Fig 3. Oncogene Amplification by Breakage Fusion Bridge Cycles

(A) Chromosomes are normally protected by telomeres (gray box). A sub-telomeric oncogene, shown in red, can become amplified by breakage fusion bridge cycles. (B) Telomere loss or double-strand breakage creates an unprotected DNA end, which triggers a DNA damage response. (C) Cancer cells with checkpoint defects will continue to grow despite DNA damage signaling, leading to duplication of the broken chromosome. (D) Ligation of broken chromatid ends produces an ‘anaphase bridge’, with a chromatin connection between the two sister chromatids. (E) As chromatids are drawn apart during anaphase, the anaphase bridge is subjected to increasing stress as centromeres are pulled to opposite poles of the dividing nucleus. Eventually, the anaphase bridge will shear, producing uneven derivative chromosomes as shown in (F). One derivative chromosome may capture sequence including a second copy of the oncogene from the broken sister chromatid. The broken chromosomes can act as substrates for further breakage fusion bridge cycles (B–F), potentially leading to dramatic amplification of oncogenes near telomeric sites. Oncogene amplification is a driver of malignant cell growth. If breakage fusion bridge cycles are combined with fusion of double strand breaks from other chromosomes, complex translocations can be built up featuring sequence from multiple chromosomes.

Fig 4. Steps in classical and alternative end-joining

Upon appearance of a DNA double-strand break, two pathways can be active. Classical Non-Homologous End-Joining (C-NHEJ) involves binding of Ku70−Ku80 to the DNA break, followed by recruitment of DNA-PKcs and several other factors that mediate blunt-end ligation of the break by ligase 4 (LIG4). This process has no sequence requirements and may cause small-scale mutation such as the addition or deletion of a small number of nucleotides at the break junction. Alternative End-Joining (‘A-EJ’) involves exonucleolytic processing of the double-strand break to reveal stretches of potentially complementary sequence (microhomology, indicated in red) on either side of the break. This resection process may be mediated by the exonuclease CtIP. Following base-pairing at regions of microhomology, the ends are joined by an undetermined ligase enzyme (LIG).

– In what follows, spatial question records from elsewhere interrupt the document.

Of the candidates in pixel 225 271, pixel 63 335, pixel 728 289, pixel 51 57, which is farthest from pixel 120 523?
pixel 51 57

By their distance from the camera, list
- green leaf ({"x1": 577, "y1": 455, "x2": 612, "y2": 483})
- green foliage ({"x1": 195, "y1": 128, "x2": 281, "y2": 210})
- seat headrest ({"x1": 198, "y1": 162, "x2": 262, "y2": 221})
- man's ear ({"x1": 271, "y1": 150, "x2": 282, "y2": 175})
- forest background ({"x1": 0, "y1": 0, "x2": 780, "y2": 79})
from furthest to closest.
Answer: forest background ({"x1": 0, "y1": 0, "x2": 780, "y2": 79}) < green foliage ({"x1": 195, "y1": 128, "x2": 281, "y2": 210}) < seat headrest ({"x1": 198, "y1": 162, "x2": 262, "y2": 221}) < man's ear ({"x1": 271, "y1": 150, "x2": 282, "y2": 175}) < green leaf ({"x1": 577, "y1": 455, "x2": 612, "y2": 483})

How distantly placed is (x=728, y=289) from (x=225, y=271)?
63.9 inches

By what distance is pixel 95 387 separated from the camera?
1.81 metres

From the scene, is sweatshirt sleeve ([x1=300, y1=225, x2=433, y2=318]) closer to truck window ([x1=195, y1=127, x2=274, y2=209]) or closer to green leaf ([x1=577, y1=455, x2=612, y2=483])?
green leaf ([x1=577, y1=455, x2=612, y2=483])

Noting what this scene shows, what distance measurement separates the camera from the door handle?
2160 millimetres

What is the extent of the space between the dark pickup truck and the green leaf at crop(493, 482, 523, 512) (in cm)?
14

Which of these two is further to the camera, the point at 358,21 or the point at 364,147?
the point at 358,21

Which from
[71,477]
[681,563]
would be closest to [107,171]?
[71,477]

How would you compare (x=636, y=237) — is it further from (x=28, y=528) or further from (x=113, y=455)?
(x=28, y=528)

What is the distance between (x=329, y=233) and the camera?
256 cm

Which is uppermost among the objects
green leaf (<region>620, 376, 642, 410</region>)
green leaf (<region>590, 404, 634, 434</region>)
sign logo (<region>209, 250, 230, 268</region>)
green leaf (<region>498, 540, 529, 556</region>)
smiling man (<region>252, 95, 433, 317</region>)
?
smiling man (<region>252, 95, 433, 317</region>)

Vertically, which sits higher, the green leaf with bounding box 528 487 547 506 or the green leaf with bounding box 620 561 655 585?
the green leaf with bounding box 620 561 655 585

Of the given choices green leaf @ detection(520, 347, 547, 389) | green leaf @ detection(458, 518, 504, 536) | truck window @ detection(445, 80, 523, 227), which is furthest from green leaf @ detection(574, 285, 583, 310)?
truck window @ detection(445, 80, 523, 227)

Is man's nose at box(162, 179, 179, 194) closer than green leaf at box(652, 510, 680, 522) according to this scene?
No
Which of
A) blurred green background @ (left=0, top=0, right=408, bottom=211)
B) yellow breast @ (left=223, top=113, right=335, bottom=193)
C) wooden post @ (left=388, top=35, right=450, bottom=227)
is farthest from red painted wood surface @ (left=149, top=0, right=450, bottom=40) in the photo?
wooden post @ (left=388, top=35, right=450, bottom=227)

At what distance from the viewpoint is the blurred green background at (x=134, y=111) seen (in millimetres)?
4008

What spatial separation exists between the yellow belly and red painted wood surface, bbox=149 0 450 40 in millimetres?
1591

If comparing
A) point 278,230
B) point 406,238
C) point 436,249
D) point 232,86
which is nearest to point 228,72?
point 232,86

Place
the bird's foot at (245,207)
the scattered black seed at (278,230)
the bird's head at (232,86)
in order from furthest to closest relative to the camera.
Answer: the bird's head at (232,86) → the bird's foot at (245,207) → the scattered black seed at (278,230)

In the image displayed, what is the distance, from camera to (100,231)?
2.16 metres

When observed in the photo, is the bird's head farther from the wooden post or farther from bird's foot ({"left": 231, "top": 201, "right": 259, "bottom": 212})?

Fig 5. Regulation of DNA double-strand break repair pathways

Non-homologous End-Joining is favored in G1, when the activities of BRCA1 and CtIP are repressed by a complex of 53BP1 and Rif1 that coats the chromatin in the vicinity of double-strand breaks. During the transition to S/G2, BRCA1 acquires the ability to bind at break sites despite the repressive effect of 53BP1 and Rif1. The mechanism for BRCA1 activation and recruitment is still unknown. Depletion of Rif1 and activation by cyclin dependent kinase 1 (CDK1)-mediated phosphorylation allows CtIP to become active at the break site, where it resects duplex DNA to form a 5′ single-strand overhang. This favors resection-dependent repair pathways, including A-EJ and HR. Commitment to HR is mediated by loading of Replication Protein A (RPA) and Rad51 at the break site.